Alessandro Merli, Il Sole 24 Ore 14/7/2015, 14 luglio 2015
LA VITTORIA DI SCHAUBLE ASSICURA LA RATIFICA
La capitolazione su tutta la linea della Grecia nel negoziato con i partner europei a Bruxelles e l’adozione di quasi i tutti i punti sostenuti dalla linea più dura nei confronti di Atene, propugnata dal ministro delle Finanze tedesco Wolfgang Schaeuble, aiuteranno il passaggio dell’intesa al Bundestag e ridurranno i ranghi dei franchi tiratori nella coalizione di Governo. Il voto del Parlamento tedesco, che è richiesto per l’approvazione finale dell’accordo, dovrebbe avvenire nella giornata di venerdì.
Il cancelliere Angela Merkel, che fin dall’inizio della fase più acuta della crisi si era dichiarata per tenere la Grecia nell’unione monetaria (seppure non «ad ogni costo»), si è di fatto accodata a Schaeuble, spuntando il massimo possibile dalla trattativa di Bruxelles. In ambienti politici tedeschi è considerata particolarmente rassicurante l’inclusione nell’accordo della creazione di un fondo che sarà alimentato dalla privatizzazione di attivi per 50 miliardi di euro e che servirà in primis a ricapitalizzare le banche greche. Si tratta di una soluzione prospettata in un documento del ministero delle Finanze tedesco, che prevedeva anche un’altra possibilità, quella dell’uscita «temporanea» della Grecia dall’euro in caso di mancato rispetto degli impegni. L’originario ideatore di questa soluzione, l’economista bavarese Hans-Werner Sinn, ha dichiarato insufficiente il risultato del negoziato, perché la Grecia «richiederebbe 50 miliardi di euro l’anno». Il fatto stesso che l’ipotesi della Grexit sia comparsa nella bozza dell’Eurogruppo (seppure fra parentesi quadre e poi accantonata) è comunque un segnale pericoloso sulla reversibilità dell’unione monetaria.

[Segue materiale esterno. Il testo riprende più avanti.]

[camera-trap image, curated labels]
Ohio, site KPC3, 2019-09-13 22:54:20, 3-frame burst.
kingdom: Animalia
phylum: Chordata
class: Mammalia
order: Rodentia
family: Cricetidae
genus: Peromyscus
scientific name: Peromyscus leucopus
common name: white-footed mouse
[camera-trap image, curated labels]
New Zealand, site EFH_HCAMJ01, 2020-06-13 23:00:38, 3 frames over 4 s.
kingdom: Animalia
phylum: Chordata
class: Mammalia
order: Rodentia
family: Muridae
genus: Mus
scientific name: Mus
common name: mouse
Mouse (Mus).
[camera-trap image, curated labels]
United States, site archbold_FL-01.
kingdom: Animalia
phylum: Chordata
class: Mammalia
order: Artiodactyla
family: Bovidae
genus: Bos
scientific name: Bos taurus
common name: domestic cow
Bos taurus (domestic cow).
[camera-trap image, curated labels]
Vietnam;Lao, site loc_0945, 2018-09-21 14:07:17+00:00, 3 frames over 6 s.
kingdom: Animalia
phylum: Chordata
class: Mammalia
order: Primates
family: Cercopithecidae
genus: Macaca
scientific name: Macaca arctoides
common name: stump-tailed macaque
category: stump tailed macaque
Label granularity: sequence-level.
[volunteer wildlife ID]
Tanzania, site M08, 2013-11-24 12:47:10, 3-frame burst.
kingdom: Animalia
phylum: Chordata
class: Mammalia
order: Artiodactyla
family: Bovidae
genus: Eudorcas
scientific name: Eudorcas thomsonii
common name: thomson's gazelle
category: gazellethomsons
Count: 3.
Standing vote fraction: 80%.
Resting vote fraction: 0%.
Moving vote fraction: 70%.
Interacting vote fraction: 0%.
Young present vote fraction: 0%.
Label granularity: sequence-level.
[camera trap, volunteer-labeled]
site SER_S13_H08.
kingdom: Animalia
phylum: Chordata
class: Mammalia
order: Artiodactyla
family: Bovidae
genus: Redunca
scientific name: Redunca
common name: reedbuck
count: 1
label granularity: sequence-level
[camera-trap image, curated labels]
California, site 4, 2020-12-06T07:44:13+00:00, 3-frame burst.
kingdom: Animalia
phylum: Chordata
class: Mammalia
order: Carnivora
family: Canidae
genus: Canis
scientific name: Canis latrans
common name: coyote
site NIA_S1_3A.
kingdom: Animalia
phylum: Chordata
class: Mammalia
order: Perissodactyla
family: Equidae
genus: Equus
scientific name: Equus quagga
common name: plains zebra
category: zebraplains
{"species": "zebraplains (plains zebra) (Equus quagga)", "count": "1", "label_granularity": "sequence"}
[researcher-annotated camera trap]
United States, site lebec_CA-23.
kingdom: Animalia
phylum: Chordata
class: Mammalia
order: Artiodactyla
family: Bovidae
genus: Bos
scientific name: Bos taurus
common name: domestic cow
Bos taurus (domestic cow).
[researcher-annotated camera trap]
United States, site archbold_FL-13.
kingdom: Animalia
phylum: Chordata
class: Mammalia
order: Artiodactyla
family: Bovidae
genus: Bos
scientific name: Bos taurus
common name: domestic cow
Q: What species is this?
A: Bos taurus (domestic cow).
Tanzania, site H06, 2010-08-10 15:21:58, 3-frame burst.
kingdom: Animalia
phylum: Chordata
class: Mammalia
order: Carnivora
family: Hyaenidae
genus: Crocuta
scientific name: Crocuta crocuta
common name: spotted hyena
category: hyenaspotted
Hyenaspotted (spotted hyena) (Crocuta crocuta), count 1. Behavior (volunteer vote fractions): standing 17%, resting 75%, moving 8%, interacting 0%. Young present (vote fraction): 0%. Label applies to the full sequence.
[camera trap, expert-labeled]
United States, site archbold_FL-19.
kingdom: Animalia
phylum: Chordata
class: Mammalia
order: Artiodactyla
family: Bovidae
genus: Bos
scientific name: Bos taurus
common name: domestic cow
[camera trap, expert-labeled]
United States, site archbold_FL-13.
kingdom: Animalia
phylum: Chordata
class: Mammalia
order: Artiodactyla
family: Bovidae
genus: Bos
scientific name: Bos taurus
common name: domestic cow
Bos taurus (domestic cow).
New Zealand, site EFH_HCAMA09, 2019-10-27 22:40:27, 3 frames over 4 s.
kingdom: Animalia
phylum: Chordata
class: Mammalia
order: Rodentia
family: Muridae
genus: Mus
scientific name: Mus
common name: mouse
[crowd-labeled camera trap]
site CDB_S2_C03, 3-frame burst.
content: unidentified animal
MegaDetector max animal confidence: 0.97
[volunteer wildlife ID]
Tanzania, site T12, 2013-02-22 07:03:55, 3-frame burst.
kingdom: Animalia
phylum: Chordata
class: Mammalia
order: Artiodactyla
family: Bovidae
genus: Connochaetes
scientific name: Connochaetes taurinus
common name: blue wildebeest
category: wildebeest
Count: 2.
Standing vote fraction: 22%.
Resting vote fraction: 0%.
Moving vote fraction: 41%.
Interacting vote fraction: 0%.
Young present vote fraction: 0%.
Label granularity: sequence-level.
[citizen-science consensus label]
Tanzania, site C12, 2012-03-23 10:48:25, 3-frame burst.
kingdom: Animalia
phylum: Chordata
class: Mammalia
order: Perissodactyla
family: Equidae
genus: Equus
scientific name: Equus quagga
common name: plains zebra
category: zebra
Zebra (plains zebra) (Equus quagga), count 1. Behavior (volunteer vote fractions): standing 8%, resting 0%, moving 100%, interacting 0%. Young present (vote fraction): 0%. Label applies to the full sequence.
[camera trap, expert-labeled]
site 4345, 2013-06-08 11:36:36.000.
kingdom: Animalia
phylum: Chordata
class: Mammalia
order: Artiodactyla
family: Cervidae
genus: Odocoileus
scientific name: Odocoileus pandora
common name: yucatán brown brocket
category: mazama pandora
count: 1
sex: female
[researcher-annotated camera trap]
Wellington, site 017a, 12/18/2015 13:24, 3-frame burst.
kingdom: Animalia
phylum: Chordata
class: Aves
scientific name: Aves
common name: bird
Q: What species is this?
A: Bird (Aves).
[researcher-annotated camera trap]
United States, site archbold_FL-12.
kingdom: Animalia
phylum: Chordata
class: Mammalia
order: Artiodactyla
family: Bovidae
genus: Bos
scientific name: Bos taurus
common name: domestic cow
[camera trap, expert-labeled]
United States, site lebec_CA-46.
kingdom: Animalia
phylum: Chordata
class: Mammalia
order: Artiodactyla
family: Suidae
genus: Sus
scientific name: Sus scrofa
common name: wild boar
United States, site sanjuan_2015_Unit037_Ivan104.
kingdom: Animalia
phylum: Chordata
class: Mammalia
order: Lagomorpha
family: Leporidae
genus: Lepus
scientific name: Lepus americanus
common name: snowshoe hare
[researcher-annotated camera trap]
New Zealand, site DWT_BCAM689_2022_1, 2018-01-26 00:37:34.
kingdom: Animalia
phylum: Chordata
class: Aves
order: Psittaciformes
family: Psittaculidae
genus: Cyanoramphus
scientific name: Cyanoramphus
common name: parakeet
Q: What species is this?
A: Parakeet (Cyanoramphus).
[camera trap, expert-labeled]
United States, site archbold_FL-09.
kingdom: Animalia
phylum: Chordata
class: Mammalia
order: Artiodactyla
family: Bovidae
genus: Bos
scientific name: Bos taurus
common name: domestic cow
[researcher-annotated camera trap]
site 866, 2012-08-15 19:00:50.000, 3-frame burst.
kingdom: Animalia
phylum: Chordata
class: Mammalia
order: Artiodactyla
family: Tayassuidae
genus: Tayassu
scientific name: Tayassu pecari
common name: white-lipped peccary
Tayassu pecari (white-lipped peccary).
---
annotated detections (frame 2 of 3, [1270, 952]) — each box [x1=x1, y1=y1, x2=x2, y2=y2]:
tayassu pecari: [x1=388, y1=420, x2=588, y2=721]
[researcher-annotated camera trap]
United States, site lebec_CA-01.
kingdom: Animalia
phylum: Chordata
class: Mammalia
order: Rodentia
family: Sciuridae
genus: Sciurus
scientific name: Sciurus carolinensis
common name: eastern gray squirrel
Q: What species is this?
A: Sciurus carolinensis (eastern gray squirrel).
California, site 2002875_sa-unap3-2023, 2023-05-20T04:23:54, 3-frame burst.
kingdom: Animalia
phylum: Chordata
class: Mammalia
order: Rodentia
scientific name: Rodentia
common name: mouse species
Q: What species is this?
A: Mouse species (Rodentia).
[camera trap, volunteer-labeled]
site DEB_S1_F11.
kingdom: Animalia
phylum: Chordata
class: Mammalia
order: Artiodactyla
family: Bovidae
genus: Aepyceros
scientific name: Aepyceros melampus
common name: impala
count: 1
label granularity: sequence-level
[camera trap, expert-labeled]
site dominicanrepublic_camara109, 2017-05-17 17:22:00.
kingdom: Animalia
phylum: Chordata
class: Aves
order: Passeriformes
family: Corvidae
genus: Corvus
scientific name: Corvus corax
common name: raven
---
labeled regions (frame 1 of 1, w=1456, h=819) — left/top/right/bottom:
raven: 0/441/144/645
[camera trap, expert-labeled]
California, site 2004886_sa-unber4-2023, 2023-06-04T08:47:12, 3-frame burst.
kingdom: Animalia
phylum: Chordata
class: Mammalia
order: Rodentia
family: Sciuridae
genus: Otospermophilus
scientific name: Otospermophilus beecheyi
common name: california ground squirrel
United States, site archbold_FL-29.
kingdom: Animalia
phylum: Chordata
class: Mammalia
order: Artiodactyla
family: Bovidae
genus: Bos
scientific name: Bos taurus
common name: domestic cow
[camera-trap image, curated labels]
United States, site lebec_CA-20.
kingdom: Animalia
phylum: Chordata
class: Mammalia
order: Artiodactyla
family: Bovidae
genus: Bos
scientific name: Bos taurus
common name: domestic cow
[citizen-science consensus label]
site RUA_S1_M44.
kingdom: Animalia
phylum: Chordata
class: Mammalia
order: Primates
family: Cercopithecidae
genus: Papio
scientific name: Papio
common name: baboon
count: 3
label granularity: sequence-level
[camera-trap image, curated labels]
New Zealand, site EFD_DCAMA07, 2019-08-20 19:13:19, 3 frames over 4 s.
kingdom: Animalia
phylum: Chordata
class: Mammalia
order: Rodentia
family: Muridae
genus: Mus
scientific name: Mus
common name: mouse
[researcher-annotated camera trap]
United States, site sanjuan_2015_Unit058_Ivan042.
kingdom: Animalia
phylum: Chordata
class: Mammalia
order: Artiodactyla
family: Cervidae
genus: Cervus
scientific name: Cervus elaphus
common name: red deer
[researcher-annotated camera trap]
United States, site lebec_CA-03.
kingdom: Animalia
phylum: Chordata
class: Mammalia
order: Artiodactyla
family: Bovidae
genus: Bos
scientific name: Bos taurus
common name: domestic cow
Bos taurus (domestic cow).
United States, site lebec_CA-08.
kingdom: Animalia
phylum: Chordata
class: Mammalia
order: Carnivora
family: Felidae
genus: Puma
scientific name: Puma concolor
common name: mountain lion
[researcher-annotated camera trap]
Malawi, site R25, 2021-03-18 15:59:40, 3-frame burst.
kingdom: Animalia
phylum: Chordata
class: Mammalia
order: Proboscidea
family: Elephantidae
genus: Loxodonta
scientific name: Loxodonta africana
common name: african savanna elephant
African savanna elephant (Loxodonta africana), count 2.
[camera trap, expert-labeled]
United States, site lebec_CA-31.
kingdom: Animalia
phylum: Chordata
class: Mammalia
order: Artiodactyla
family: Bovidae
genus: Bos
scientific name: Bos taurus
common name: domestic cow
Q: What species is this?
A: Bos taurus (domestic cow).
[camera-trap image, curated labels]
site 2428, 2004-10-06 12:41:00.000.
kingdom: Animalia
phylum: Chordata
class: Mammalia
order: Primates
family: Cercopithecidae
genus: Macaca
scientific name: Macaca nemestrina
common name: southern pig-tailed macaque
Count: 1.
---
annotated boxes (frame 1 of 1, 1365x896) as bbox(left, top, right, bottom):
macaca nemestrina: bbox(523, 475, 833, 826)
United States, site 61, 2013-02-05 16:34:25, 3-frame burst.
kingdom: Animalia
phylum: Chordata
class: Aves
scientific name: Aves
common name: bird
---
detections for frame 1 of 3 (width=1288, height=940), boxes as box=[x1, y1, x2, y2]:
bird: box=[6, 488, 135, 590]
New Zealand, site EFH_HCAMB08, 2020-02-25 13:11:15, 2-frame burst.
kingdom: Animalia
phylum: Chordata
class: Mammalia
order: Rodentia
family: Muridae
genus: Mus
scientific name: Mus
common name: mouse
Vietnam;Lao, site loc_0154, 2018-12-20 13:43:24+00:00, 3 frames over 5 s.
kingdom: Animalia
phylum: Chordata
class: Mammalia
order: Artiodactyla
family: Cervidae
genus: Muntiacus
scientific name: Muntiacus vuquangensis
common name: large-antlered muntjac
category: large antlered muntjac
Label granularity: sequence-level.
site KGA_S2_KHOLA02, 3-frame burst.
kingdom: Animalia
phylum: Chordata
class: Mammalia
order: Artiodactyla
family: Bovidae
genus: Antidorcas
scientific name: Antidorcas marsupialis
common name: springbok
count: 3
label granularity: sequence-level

Un altro elemento che in Germania viene considerato un punto a favore della linea tedesca è il rinvio di ogni discussione su un eventuale alleggerimento del debito greco (presumibilmente con un allungamento delle scadenze e una riduzione dei tassi d’interesse) a un momento successivo, quando Atene avrà comunque già varato le misure che ha dovuto sottoscrivere e la loro attuazione sarà stata verificata nella prima revisione da parte dei rappresentanti dei creditori.
A Berlino, l’esito della trattativa di Bruxelles è stato salutato con esultanza negli ambienti governativi. «L’Europa ha vinto», ha sostenuto il capo di gabinetto della signora Merkel, Peter Altmaier. Secondo Peter Oppermann, leader parlamentare della Spd, alleata di Governo dei democristiani della Cdu del cancelliere e del ministro Shaeuble,è un successo «del buon senso». Horst Seehofer, il presidente della Csu, il partito gemello bavarese della Cdu nelle file del quale si annida il maggior numero di dissidenti euroscettici, si è dichiarato «molto soddisfatto».
I partiti della grande coalizione probabilmente tirano un grosso sospiro di sollievo davanti alla possibilità di aver evitato una rivolta di gravi proporzioni nei propri ranghi. Quando il secondo salvataggio greco fu prorogato a fine febbraio per quattro mesi, 29 dei 32 no al Bundestag vennero da deputati democristiani. Il numero dei dissidenti sarebbe stato probabilmente molto più alto, creando difficoltà alla leadership del cancelliere, se non fosse riuscita a riportare il risultato poi ottenuto. Indipendentemente dal fatto che, con una maggioranza di 504 deputati su 631, il Governo avrebbe comunque ottenuto un sì: le preoccupazioni nelle file dell’esecutivo erano tali, nei giorni scorsi, da far ventilare addirittura un voto di fiducia.
L’accordo di Bruxelles non è uscito comunque indenne da critiche dell’opposizione (la sinistra della Linke ha parlato di nuova “troika di Berlino”, composta da Merkel, Schaeuble e dal leader della Spd, Sisgmar Gabriel) e di parte della stampa. Il settimanale “Spiegel” ha definito «catalogo delle crudeltà» le misure richieste ad Atene, mentre la Sueddeutsche Zeitung sostiene che i modi e i contenuti dell’intesa fanno rivivere l’immagine dei tedeschi «avari e dal cuore di legno». Anche a Berlino qualcuno ha evocato addirittura le riparazioni dei danni di guerra imposte alla Germania dagli alleati a Versailles dopo la prima guerra mondiale, come ha fatto l’ex ministro greco Yanis Varoufakis, l’arcinemico di Schaeuble. Un’umiliazione che in Germania qualcuno non ha dimenticato. È un paragone che la signora Merkel ha sdegnosamente rifiutato.